▸ **TASK ITEM**: Copy nothing but the lines from the one containing "order: Artiodactyla" through the last line of the records, repeated exactly and without pictures.

▸ **INPUT FOR THIS TASK**:
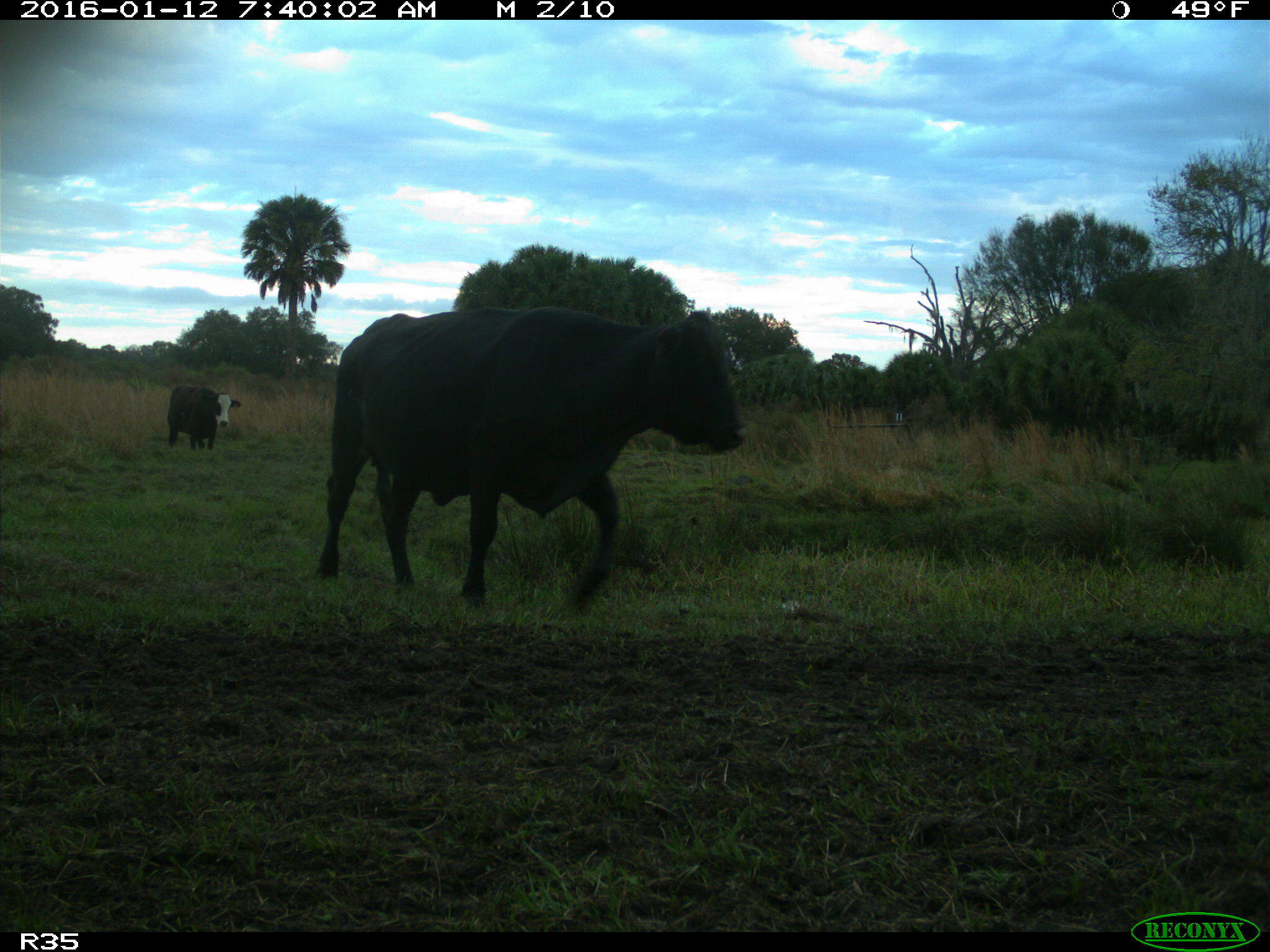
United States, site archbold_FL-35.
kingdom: Animalia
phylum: Chordata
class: Mammalia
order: Artiodactyla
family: Bovidae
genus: Bos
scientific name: Bos taurus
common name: domestic cow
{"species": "Bos taurus (domestic cow)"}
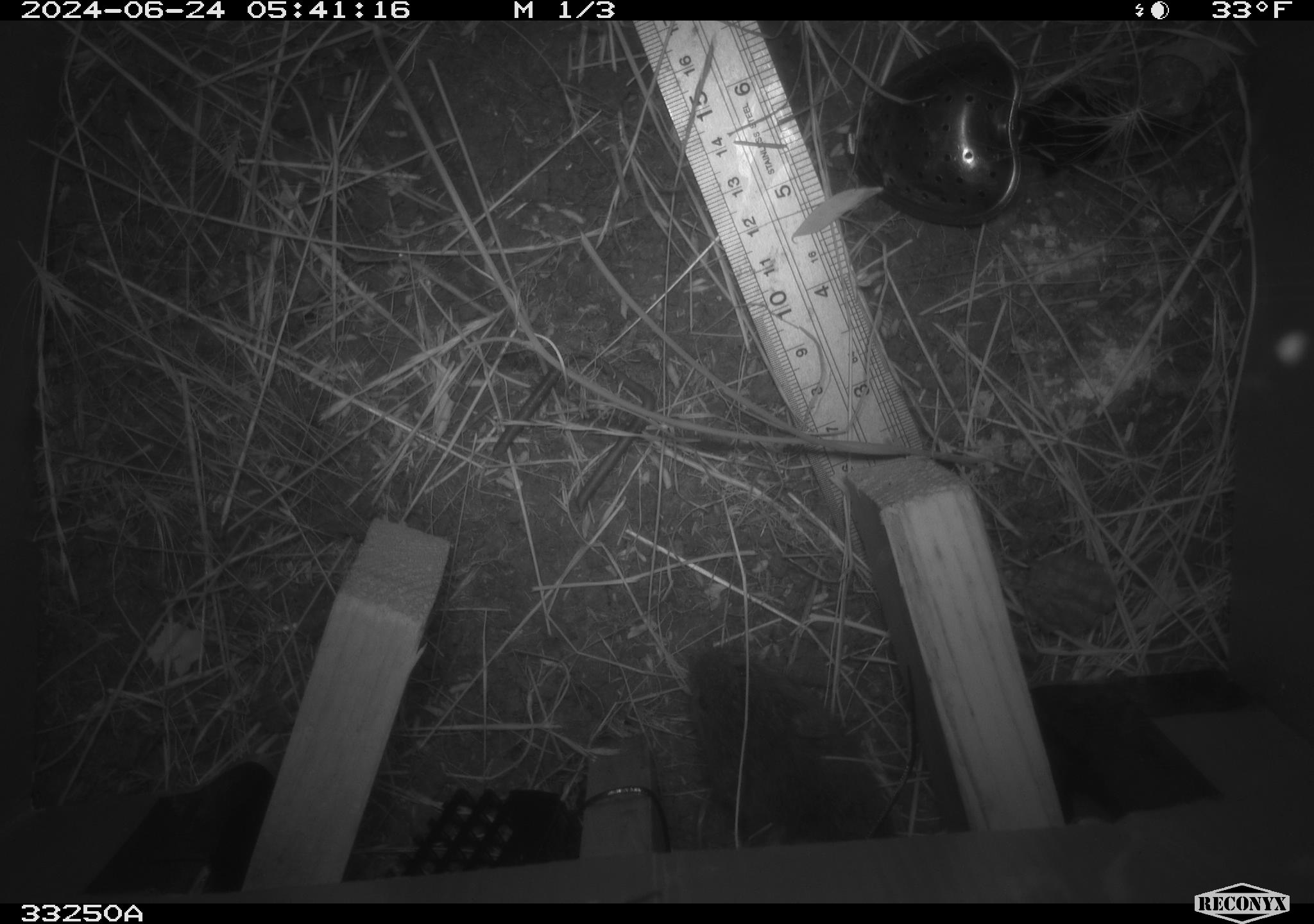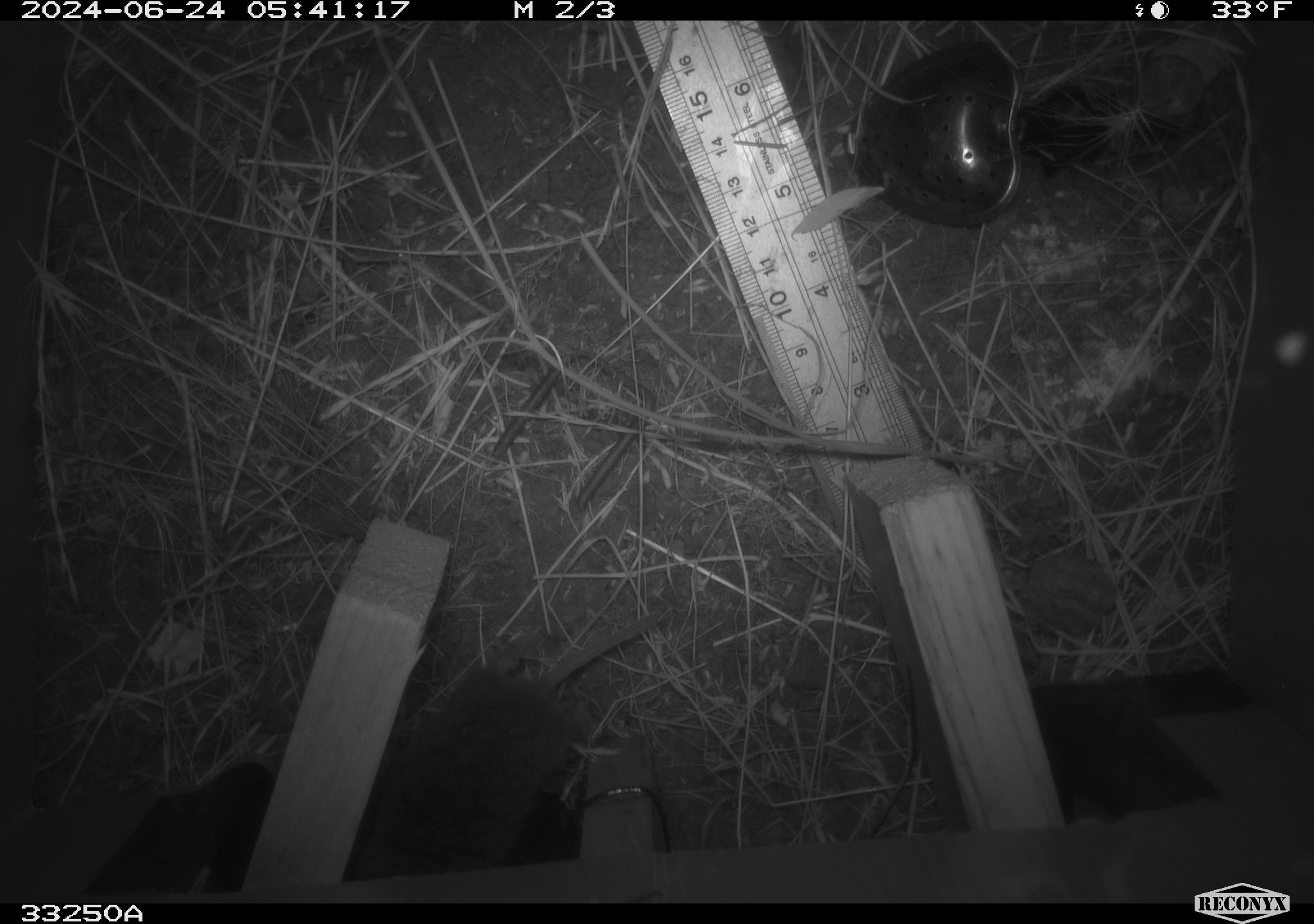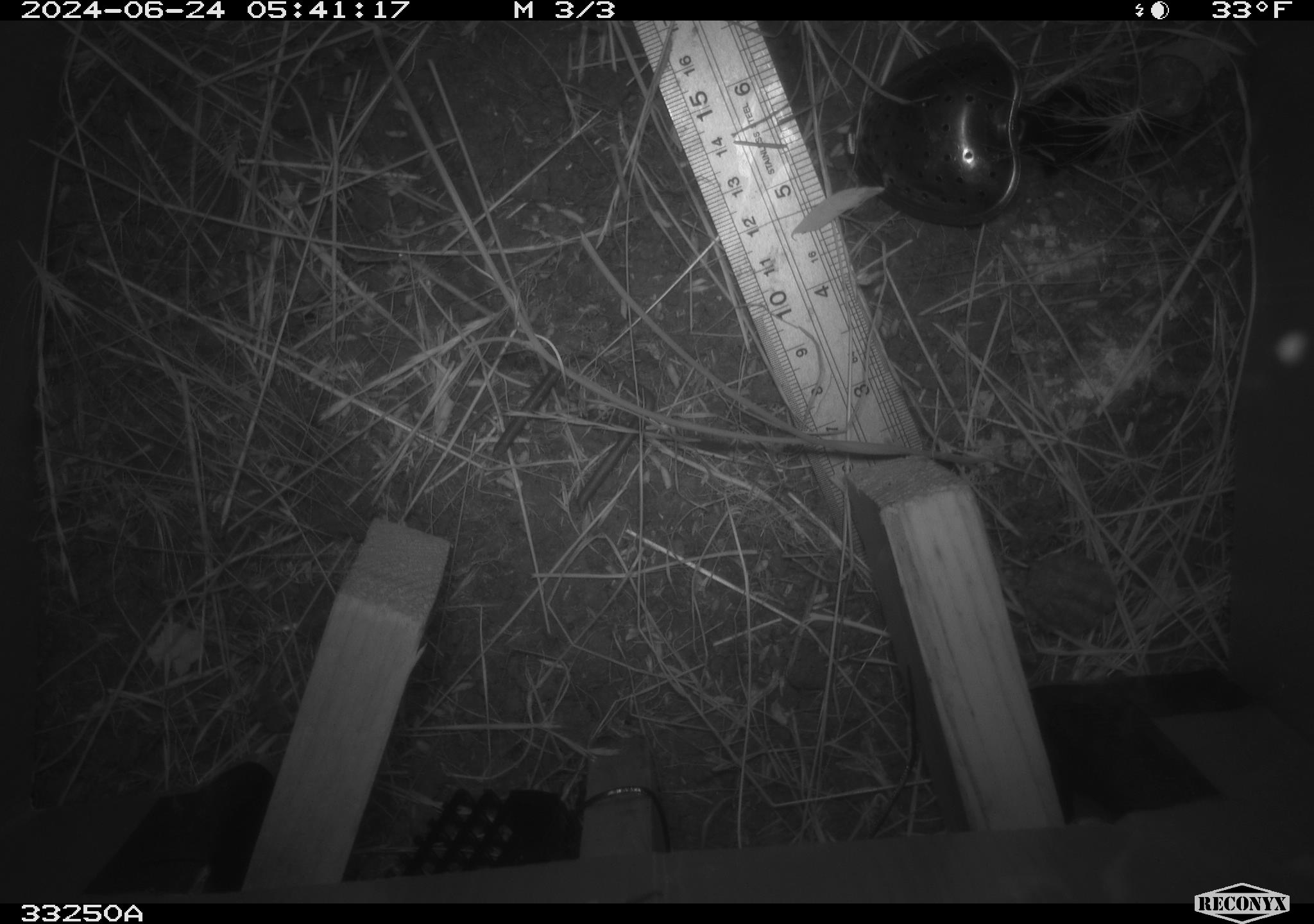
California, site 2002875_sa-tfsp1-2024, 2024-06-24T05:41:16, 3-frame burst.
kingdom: Animalia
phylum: Chordata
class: Mammalia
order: Rodentia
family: Cricetidae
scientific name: Arvicolinae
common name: voles, lemmings, and muskrats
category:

▸ **THE COMPLETED TASK**:
order: Artiodactyla
family: Bovidae
genus: Bos
scientific name: Bos taurus
common name: domestic cow
{"species": "Bos taurus (domestic cow)"}
California, site 2002875_sa-tfsp1-2024, 2024-06-24T05:41:16, 3-frame burst.
kingdom: Animalia
phylum: Chordata
class: Mammalia
order: Rodentia
family: Cricetidae
scientific name: Arvicolinae
common name: voles, lemmings, and muskrats
category:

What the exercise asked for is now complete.